Several studies have confirmed that RT dose contributes to BM suppression in the pelvis(22, 23). Recently, a study of 201 patients with NSCLC and SCLC received definitive chemoradiation demonstrated increasing mean TVB dose and V5-V20 of TVB were correlated with higher odds of grade ≥3 hematologic toxicities(13). However, only logistic analyses were performed to explore the correlation of TVB dose with HT3+ in this study without direct evidence of TVB dose and the overall survival of patients who received CRT.
We assumed in the procedure of chemoradiotherapy that thoracic vertebrae dose correlates with ALC nadir due to immunosuppression. In this study, multiple regression analysis confirmed this hypothesis(V20 of TVB< 80% reduced the risk of ALC nadir<0.3*109/L), and multivariate COX analyses have shown that V20 of TVB is an independent predictor for ESCC patients in our cohort. To my knowledge, this is the first study between vertebral dose and prognosis in esophageal cancer.

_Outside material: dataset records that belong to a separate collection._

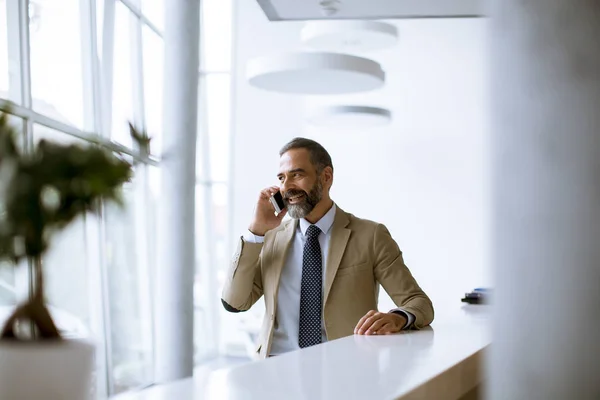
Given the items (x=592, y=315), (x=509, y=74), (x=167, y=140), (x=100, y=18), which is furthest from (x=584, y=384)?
(x=100, y=18)

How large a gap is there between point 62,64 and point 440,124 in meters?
6.63

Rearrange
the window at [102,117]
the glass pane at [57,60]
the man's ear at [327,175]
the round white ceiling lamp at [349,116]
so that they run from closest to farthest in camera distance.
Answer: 1. the man's ear at [327,175]
2. the window at [102,117]
3. the glass pane at [57,60]
4. the round white ceiling lamp at [349,116]

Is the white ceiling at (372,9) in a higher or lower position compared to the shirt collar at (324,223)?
higher

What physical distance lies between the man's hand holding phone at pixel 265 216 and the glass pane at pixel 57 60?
126 inches

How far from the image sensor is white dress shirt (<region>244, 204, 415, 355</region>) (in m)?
4.51

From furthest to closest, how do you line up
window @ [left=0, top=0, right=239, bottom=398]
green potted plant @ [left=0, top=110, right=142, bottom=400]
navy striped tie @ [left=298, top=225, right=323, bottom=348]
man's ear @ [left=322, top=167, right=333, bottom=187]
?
window @ [left=0, top=0, right=239, bottom=398] < man's ear @ [left=322, top=167, right=333, bottom=187] < navy striped tie @ [left=298, top=225, right=323, bottom=348] < green potted plant @ [left=0, top=110, right=142, bottom=400]

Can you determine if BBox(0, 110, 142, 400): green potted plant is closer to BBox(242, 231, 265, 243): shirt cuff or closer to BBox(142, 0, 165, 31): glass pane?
BBox(242, 231, 265, 243): shirt cuff

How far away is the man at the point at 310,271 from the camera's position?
14.8 feet

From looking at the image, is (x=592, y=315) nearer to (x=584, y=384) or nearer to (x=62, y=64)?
(x=584, y=384)

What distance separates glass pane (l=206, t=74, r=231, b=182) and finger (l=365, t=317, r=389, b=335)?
1039 cm

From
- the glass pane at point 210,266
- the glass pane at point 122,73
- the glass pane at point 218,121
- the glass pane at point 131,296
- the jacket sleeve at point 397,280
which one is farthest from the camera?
the glass pane at point 218,121

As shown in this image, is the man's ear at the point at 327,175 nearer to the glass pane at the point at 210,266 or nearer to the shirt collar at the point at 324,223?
the shirt collar at the point at 324,223

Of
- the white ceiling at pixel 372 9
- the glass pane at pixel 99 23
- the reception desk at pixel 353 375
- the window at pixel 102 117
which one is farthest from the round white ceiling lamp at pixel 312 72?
the reception desk at pixel 353 375

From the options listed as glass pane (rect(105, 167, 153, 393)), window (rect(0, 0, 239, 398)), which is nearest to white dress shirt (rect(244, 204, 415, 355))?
window (rect(0, 0, 239, 398))
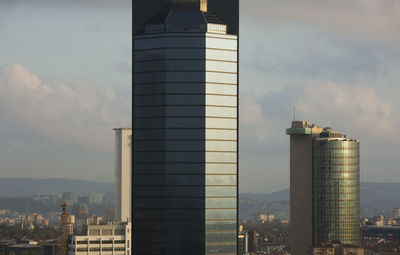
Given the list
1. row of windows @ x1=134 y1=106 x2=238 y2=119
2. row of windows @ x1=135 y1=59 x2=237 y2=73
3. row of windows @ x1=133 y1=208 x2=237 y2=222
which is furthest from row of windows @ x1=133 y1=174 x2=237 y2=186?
row of windows @ x1=135 y1=59 x2=237 y2=73

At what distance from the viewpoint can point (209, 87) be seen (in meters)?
138

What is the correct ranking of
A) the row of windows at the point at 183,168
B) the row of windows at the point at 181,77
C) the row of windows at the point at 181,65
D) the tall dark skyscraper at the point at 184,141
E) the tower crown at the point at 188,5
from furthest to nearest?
the tower crown at the point at 188,5
the row of windows at the point at 181,65
the row of windows at the point at 181,77
the tall dark skyscraper at the point at 184,141
the row of windows at the point at 183,168

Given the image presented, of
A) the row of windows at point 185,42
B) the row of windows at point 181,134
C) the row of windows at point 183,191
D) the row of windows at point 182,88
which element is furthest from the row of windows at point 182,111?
the row of windows at point 183,191

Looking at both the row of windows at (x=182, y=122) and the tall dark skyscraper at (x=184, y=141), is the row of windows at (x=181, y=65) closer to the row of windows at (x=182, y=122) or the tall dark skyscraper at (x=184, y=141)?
the tall dark skyscraper at (x=184, y=141)

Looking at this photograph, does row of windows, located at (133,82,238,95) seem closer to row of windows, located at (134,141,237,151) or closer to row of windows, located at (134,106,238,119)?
row of windows, located at (134,106,238,119)

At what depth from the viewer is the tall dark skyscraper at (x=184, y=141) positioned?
452ft

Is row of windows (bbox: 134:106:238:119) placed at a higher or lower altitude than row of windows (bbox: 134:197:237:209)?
higher

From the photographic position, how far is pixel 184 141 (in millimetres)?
137875

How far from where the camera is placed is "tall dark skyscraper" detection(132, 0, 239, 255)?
13775cm

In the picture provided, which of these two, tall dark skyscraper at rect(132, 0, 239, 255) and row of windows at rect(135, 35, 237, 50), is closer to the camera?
tall dark skyscraper at rect(132, 0, 239, 255)

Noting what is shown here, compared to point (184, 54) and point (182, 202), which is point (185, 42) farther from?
point (182, 202)

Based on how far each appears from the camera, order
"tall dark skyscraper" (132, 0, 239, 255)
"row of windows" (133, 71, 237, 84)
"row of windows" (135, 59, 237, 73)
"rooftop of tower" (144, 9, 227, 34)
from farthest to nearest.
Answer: "rooftop of tower" (144, 9, 227, 34)
"row of windows" (135, 59, 237, 73)
"row of windows" (133, 71, 237, 84)
"tall dark skyscraper" (132, 0, 239, 255)

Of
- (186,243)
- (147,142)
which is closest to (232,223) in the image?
(186,243)

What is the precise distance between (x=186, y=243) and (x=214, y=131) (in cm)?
1502
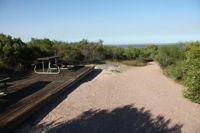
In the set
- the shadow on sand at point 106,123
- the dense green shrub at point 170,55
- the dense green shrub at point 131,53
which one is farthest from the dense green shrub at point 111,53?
the shadow on sand at point 106,123

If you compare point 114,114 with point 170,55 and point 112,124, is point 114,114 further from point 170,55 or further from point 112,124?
point 170,55

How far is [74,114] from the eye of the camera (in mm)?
3242

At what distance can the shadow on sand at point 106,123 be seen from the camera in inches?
104

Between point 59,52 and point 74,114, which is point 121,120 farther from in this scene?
point 59,52

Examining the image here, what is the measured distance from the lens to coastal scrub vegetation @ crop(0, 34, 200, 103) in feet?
16.0

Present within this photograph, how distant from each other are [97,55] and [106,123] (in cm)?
1063

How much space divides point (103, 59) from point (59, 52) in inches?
217

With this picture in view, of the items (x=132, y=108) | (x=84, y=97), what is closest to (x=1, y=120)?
(x=84, y=97)

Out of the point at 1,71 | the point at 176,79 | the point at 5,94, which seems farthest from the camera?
the point at 176,79

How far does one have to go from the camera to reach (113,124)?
9.46 feet

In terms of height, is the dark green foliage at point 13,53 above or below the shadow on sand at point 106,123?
above

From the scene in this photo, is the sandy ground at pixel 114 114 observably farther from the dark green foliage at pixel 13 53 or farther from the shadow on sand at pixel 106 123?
the dark green foliage at pixel 13 53

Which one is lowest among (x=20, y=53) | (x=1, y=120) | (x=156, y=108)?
(x=156, y=108)

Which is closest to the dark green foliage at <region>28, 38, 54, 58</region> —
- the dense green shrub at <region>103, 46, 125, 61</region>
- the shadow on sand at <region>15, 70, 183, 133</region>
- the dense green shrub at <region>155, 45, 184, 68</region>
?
the shadow on sand at <region>15, 70, 183, 133</region>
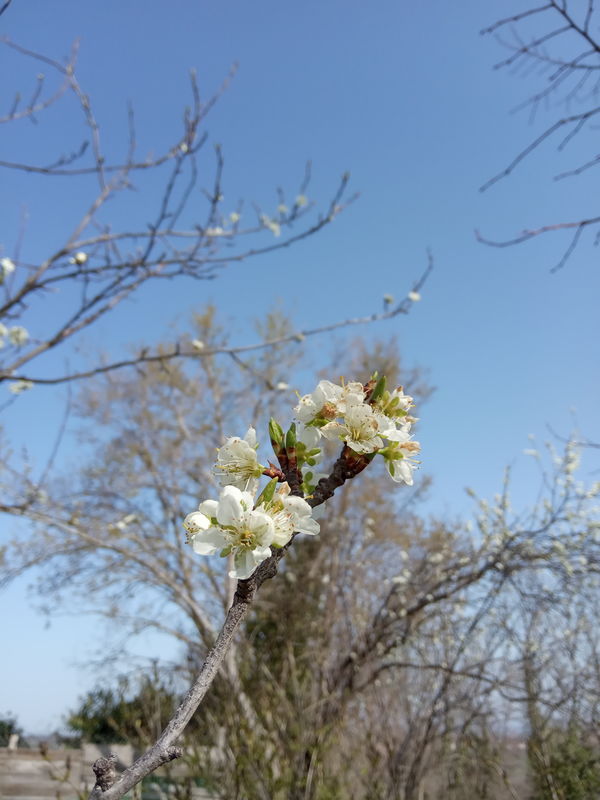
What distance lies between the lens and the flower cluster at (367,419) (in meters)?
0.83

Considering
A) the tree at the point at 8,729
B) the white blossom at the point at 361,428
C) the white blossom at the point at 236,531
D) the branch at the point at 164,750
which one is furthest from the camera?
the tree at the point at 8,729

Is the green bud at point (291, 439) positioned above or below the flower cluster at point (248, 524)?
above

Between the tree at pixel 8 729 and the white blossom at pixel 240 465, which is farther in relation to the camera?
the tree at pixel 8 729

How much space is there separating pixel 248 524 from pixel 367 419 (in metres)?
0.22

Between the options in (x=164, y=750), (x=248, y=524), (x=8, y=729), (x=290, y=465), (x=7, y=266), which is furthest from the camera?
(x=8, y=729)

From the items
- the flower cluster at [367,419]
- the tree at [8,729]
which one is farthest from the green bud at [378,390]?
the tree at [8,729]

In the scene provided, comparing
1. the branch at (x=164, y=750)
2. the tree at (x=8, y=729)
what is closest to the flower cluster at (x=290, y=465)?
the branch at (x=164, y=750)

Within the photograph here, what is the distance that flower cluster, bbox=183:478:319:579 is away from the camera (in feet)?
2.33

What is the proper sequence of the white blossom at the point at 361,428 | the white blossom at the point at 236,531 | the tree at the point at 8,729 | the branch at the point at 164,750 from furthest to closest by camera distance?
1. the tree at the point at 8,729
2. the white blossom at the point at 361,428
3. the white blossom at the point at 236,531
4. the branch at the point at 164,750

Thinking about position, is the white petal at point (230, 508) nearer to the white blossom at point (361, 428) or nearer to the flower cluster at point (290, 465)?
the flower cluster at point (290, 465)

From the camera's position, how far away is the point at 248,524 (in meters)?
0.72

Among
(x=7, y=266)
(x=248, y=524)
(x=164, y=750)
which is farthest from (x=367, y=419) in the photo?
(x=7, y=266)

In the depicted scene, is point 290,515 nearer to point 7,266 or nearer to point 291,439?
point 291,439

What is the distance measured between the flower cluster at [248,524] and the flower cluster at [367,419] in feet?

The present study did have several limitations. First, the retrospective study enrolled from a single center in China, so there exists a risk of bias in selection and information. Second, our patient cohort comprised only 99 patients, and we counted several radiation parameters including the Dmean and V5-50 of heart and Dmean and V5-30 of lungs but did not enter them into the Cox regression due to the small patient cohort. Finally, identifing the cut-off values of categorical data by using ROC curve analysis may not provide the most accurate results.
Thus, a larger, multi-institutional study is necessary to verify our results.
In conclusion, our study demonstrated that Dmean and V20 of TVB might be clinically useful to help to predict severe lymphopenia of patients of locally advanced ECSS receiving definitive radiotherapy. Increased V20 of TVB, as well as pretreatment NLR and decreased ALC nadir were associated with poorer clinical outcomes. Dmean of TVB below 28.49Gy and TVB V20≤80% are correlated with lower ALC nadir. Optimizing prescription or treatment planning approaches to minimize mean dose and V20 of TVB may improve outcomes.